Como consequência, o ano de 2016 foi o mais violento dos últimos 13 anos, apontando para uma perspectiva desoladora no campo. E esta situação de Colniza, onde assassinaram inclusive crianças, nos expõe diante dos objetivos de ruralistas que não temem nada para conseguir as terras que buscam.

As famílias de agricultores da Gleba Taquaruçu vêm sofrendo violência desde o ano de 2004. Neste período, em decisão judicial, a Cooperativa Agrícola Mista de Produção Roosevelt ganha reintegração de posse concedida pelo juiz de Direito da Comarca de Colniza, como anunciada na Nota da Comissão Pastoral da Terra, de 20 de abril deste ano. Em 2007, ao menos 10 trabalhadores foram vítimas de tortura e cárcere privado e, neste mesmo ano, três agricultores foram assassinados.

Como estão, neste momento, as famílias que vivem em Colniza? O município já foi considerado o mais violento do país.
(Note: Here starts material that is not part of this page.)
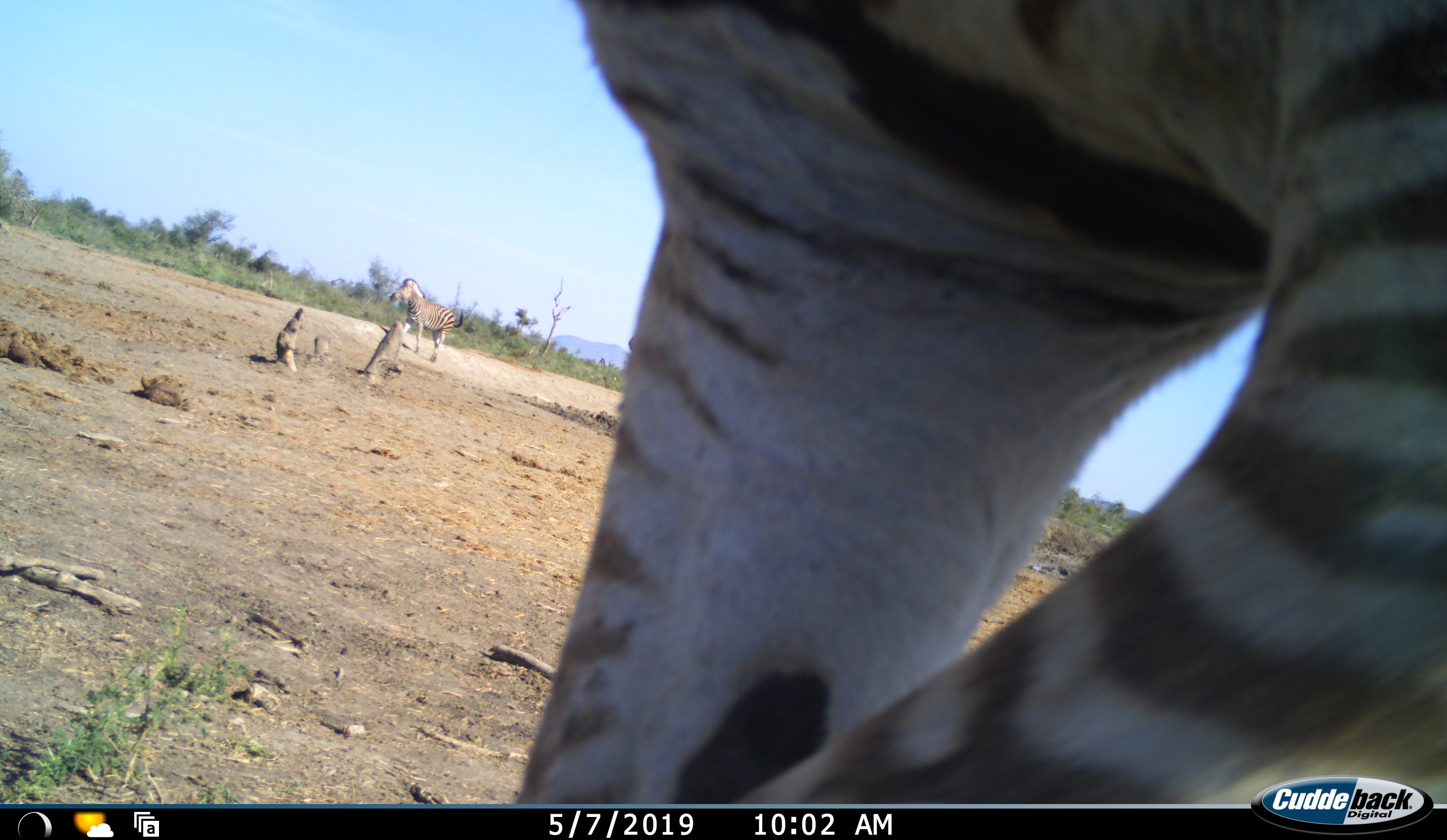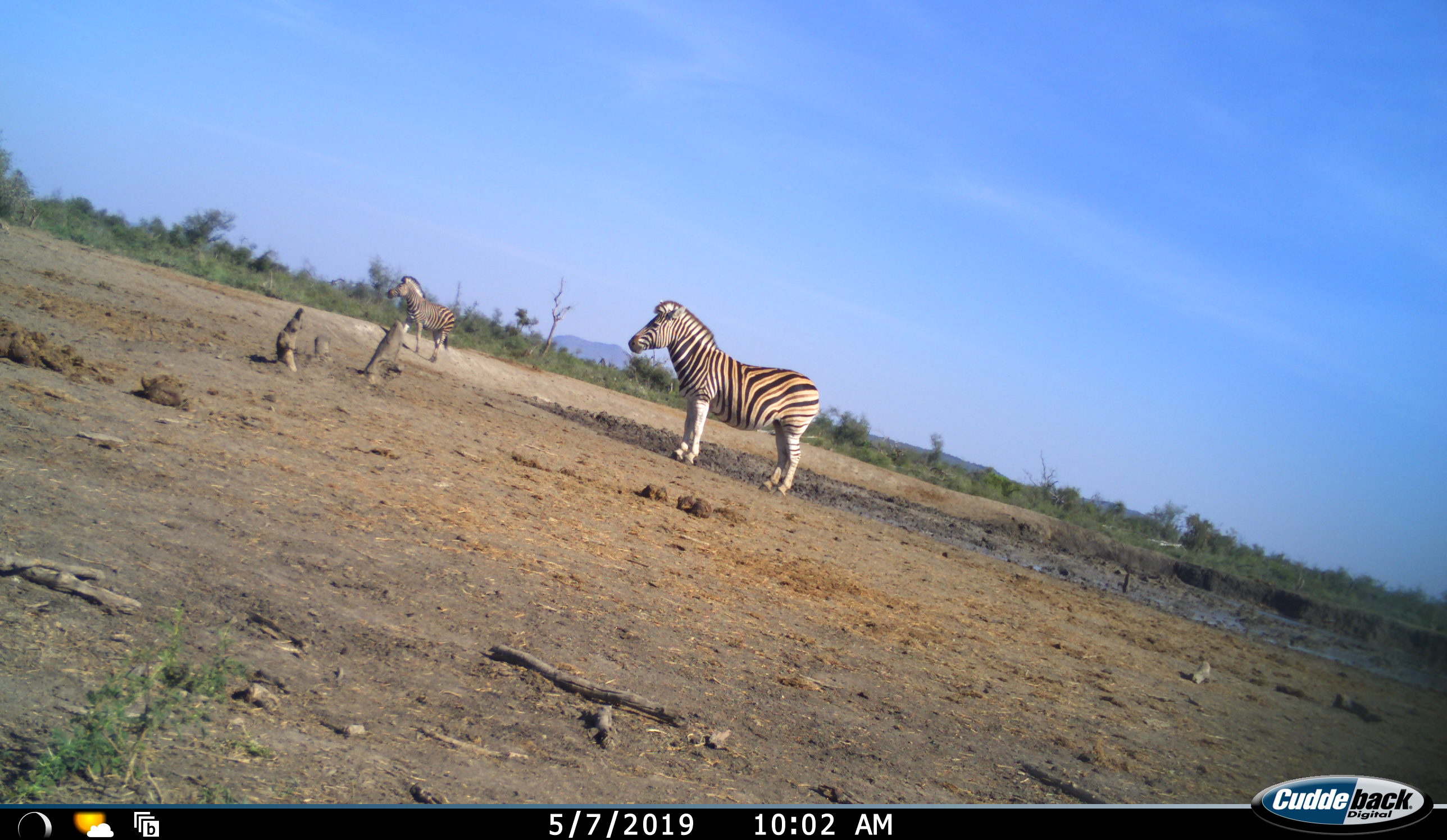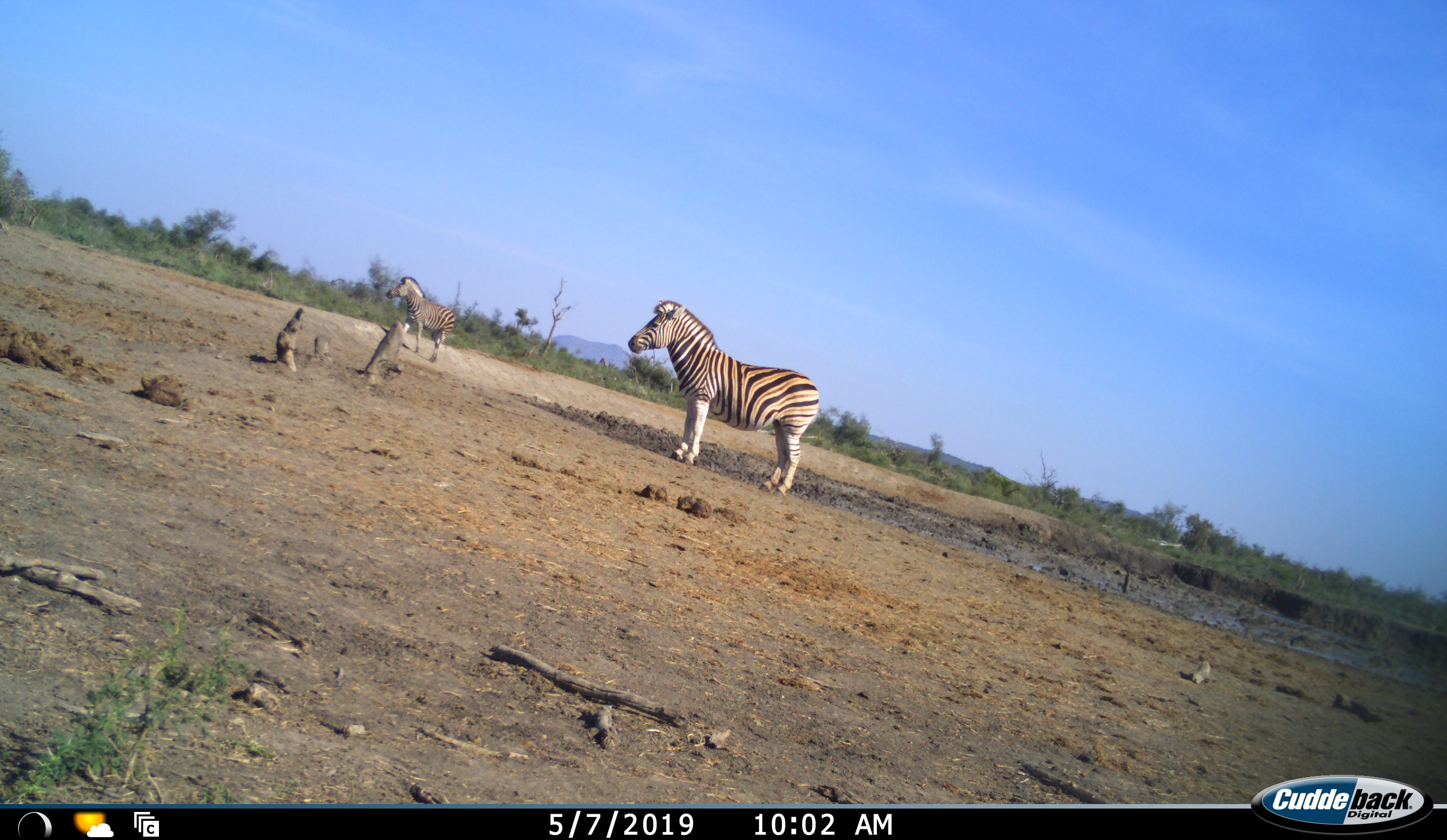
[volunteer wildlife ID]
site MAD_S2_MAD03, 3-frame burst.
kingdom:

Sabemos que na região existem outros conflitos de extrema gravidade, como o da fazenda Magali, desde o ano 2000, e o conflito na Gleba Terra Roxa, desde o ano de 2004. A população teme que outros massacres possam acontecer.

Clamamos justiça e que os autores desses crimes sejam processados e punidos. A conseqüente impunidade no campo, fruto da omissão dos órgãos públicos, perpetua a violência.

Na semana em que lamentamos o massacre de Eldorado dos Carajás, ocorrido em 17 de abril de 1997, que vitimou 19 lutadoras e lutadores do povo, somos surpreendidos por outro massacre no campo, que quer amedrontar, calar as vozes e submeter a dignidade do povo brasileiro.

Temos a certeza que o massacre ocorrido jamais roubará os sonhos e as esperanças do povo.  E jamais calará a voz das comunidades que lutam.

O sangue dos mártires será sempre semente de JUSTIÇA e VIDA!
São Félix do Araguaia, 21 de abril de 2017.
Obs: Segundo informe da CUT, entre os mortos estão idosos e crianças. Há ainda 20 desaparecidos.